[Extreme] Tolerant String Matching Python Challenge (not for beginners)

Code Challenge #25: April 18th, 2021

It has been a very long time since @oduffy and I have run a challenge (four years), but I stumbled across this rather fiendishly hard problem the other day and thought I would share.

As normal, it is split into basic, intermediate and hard. I wouldn’t recommend trying anything beyond easy unless you have a strong grasp of algorithms, because it is one of the hardest challenges I’ve put up. By all means though, feel free to give it a go! Only Python is a valid submission, closing date is two weeks from now (2nd May), with a winner hopefully announced shortly after.
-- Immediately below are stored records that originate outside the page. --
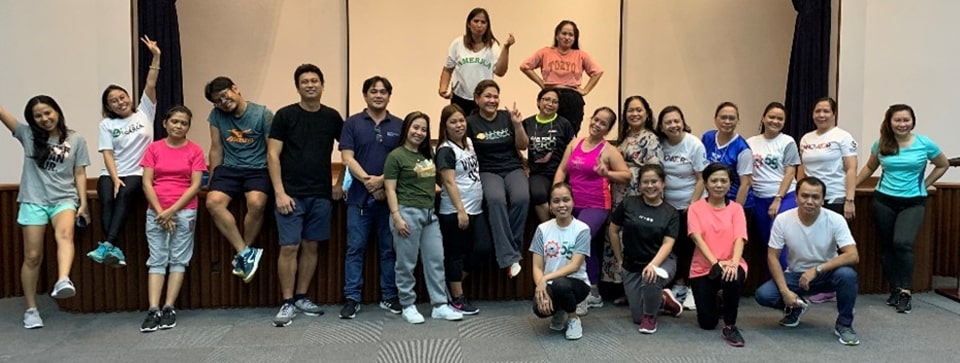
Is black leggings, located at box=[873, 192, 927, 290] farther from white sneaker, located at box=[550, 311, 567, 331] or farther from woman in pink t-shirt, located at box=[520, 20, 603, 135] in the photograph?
white sneaker, located at box=[550, 311, 567, 331]

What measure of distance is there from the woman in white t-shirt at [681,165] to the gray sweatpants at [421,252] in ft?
4.57

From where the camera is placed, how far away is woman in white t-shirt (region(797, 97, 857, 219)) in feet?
13.2

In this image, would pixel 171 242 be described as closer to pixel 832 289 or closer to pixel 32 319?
pixel 32 319

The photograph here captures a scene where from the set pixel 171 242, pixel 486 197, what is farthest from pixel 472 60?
pixel 171 242

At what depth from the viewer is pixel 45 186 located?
12.2ft

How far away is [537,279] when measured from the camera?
341cm

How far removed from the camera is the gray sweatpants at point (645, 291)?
3.54m

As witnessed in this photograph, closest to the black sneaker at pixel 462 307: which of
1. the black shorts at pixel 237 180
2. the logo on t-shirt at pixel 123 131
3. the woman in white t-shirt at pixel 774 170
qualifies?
the black shorts at pixel 237 180

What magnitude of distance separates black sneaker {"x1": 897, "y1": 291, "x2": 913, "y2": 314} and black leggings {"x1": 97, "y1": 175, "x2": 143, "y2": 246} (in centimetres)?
462

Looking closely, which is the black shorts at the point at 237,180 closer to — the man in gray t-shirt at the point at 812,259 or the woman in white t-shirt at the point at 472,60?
the woman in white t-shirt at the point at 472,60

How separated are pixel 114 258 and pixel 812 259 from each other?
12.6 feet

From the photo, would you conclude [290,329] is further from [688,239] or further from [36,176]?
[688,239]

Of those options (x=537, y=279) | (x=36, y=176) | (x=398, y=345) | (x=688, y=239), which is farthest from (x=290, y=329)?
(x=688, y=239)

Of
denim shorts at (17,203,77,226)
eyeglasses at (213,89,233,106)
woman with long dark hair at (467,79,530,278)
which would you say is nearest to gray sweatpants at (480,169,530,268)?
woman with long dark hair at (467,79,530,278)
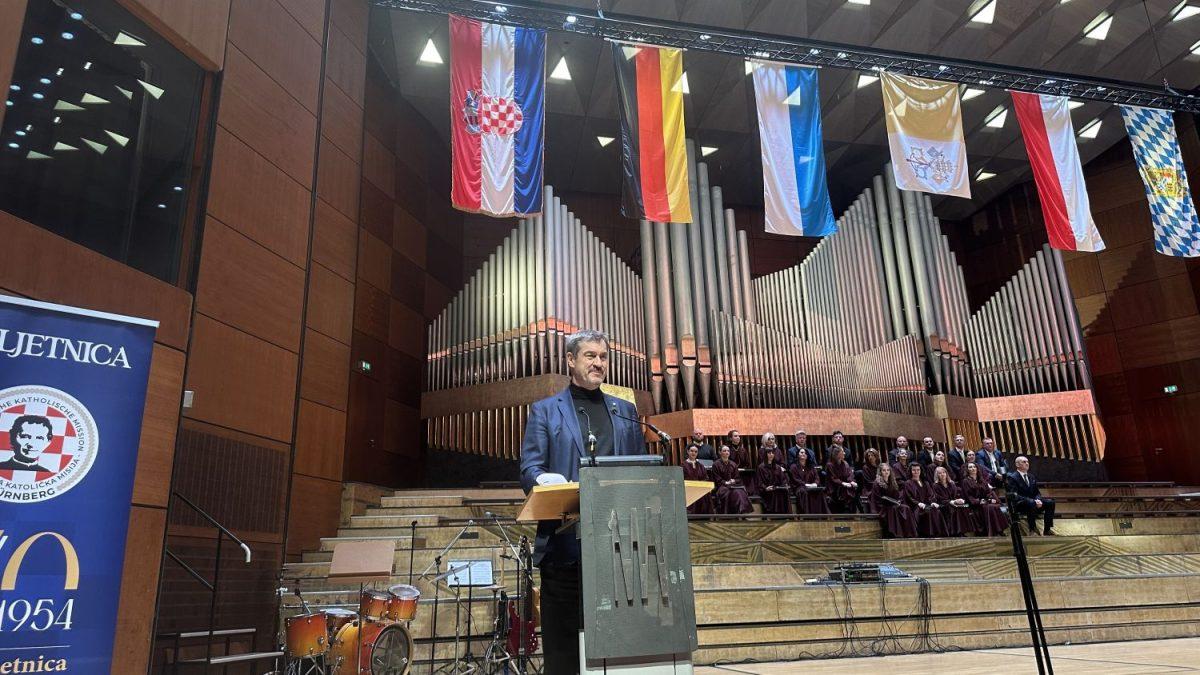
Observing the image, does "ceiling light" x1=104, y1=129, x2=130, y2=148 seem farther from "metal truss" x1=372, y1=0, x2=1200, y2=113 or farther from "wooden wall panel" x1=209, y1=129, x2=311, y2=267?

I’ll endeavour to arrange for a prize too (though no promises!). (update prize confirmed!)


Basic Difficulty

You have two strings message and snippet with len(message) >= len(snippet) and the length of the message can be orders of magnitude bigger than the snippet. Write a function, basicMatch, that will return true if the snippet is present in the message (case insensitive).

  • Function Name: basicMatch

  • Input: two strings message and snippet

  • Output: boolean showing if snippet is in message

  • Examples:

    • basicMatch("Codecademy taught me to code", "code") => True
    • basicMatch("A really long string", "on") => True
    • basicMatch("Welcome to the internet", "hello") => False
    • basicMatch("CaseInsEnSiTiVE", "caseinsensitive") => True
  • Always remember to explain your code and the thought processes behind it!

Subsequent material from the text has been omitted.